> _Extrait du texte_:
David Butet : « Les salariés vont devoir être aux côtés des chefs d’entreprise »

Quelques minutes après que le Premier ministre a dévoilé le second plan d’urgence de 110 milliards d’euros afin de lutter contre la crise économique, nous avons interrogé le président du Medef de Côte-d’Or. Et David Butet de faire le distinguo entre « les déclarations d’intention » et « la réalité opérationnelle sur le terrain ». Interview du patron des patrons « très… très inquiet » dont le message ne devrait pas passer inaperçu… notamment celui qu’il adresse au monde de la finance.

 

Dijon l’Hebdo : La crise sanitaire a comme corollaire la crise économique. Les chiffres sont tombés comme des couperets : de – 8% de croissance, un déficit de 9% et une dette de 115%. Vous étiez ainsi dans le vrai lorsque vous évoquiez un véritable « cataclysme… »

David Butet : « Je persiste et signe. Les chiffres annoncés par le Premier ministre sont venus confirmer ce que je redoutais. Je le constate sur le terrain. Et notamment avec l’ensemble des appels des adhérents et non-adhérents puisque nous avons ouvert au Medef 21 un standard téléphonique afin d’écouter et venir en aide à toutes les entreprises qui le souhaitent. Nous prenons le pouls de la détresse des entreprises et notamment d’une part très importante des PME-TPE mais aussi de quelques grandes entreprises qui étaient dans une situation complexe avant la crise. Un exemple : une société a fait de gros investissements il y a 5 ans et se retrouve aujourd’hui avec des fonds propres qui ne sont pas dans un état formidable. Alors qu’elle est profitable, rentable et se redéveloppe depuis 4 ans, elle se voit refuser son prêt garanti par l’Etat parce que les conditions ne sont pas réunies. Elle est au bord du dépôt de bilan avec plusieurs centaines de collaborateurs. Cette crise est d’une grande ampleur et, ce qui m’inquiète le plus, c’est que nous ne sommes qu’au début. Par effet domino, d’autres complications vont intervenir et nous allons aller de dépôts de bilan en dépôts de bilan ! »

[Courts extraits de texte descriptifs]
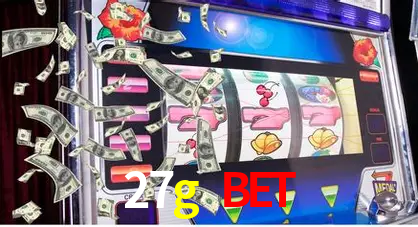 27g bet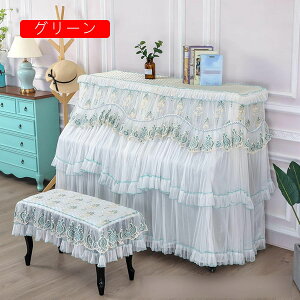 sAmJo[ sAmhoJo[ hJ [XsAmJo[  tJo[ k  sAm| Ռ ho y h~ ֗ _炩  hoJo[ sAmpJo[ t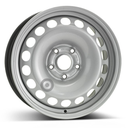 STEEL WHEELS STEEL WHEEL 9922 6.5x16 5/112 ET33 CB57.1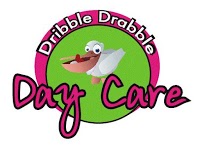 Dribble Drabble Day Care 683940 Image 3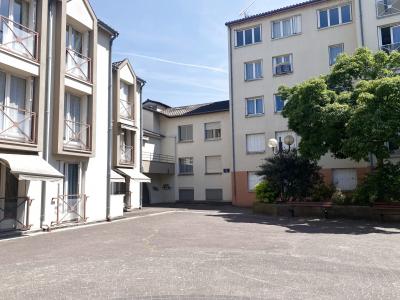 For rent Limoges Haute vienne (87000) photo 0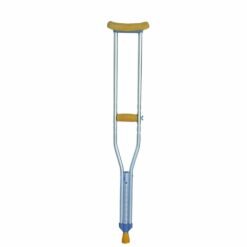 Pulsemed Koltukaltı Değneği KY925L 1 Adet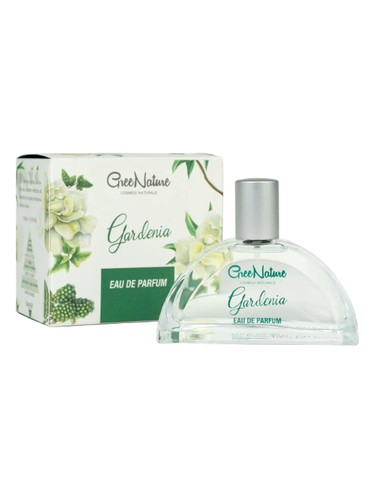 Gardenia GreeNature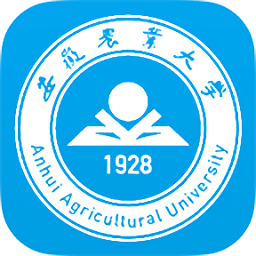 智慧安农app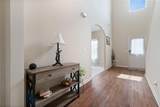 84 Forrest Hills Drive - Photo 7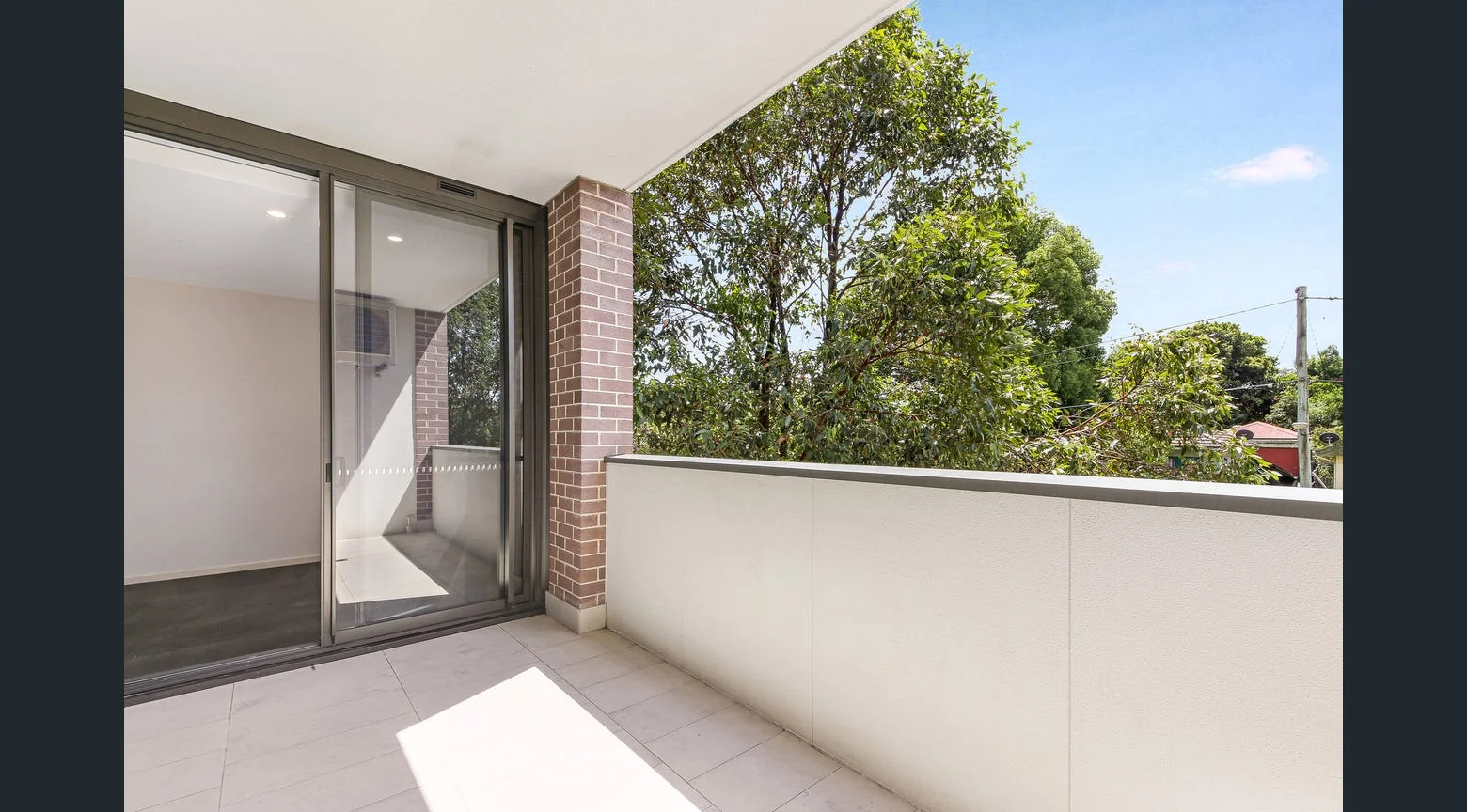 Additional image 6 of 302B/3 Broughton Street, Parramatta NSW 2150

> _Consigne_: Pouvez-vous reprendre le passage de l'interview de David Butet qui s'ouvre sur les mots contenant « Quelques minutes après » et se clôt sur « de la finance. », en substituant « chef du gouvernement » à « Premier ministre » ?

> _Résultat attendu_:
Quelques minutes après que le chef du gouvernement a dévoilé le second plan d’urgence de 110 milliards d’euros afin de lutter contre la crise économique, nous avons interrogé le président du Medef de Côte-d’Or. Et David Butet de faire le distinguo entre « les déclarations d’intention » et « la réalité opérationnelle sur le terrain ». Interview du patron des patrons « très… très inquiet » dont le message ne devrait pas passer inaperçu… notamment celui qu’il adresse au monde de la finance.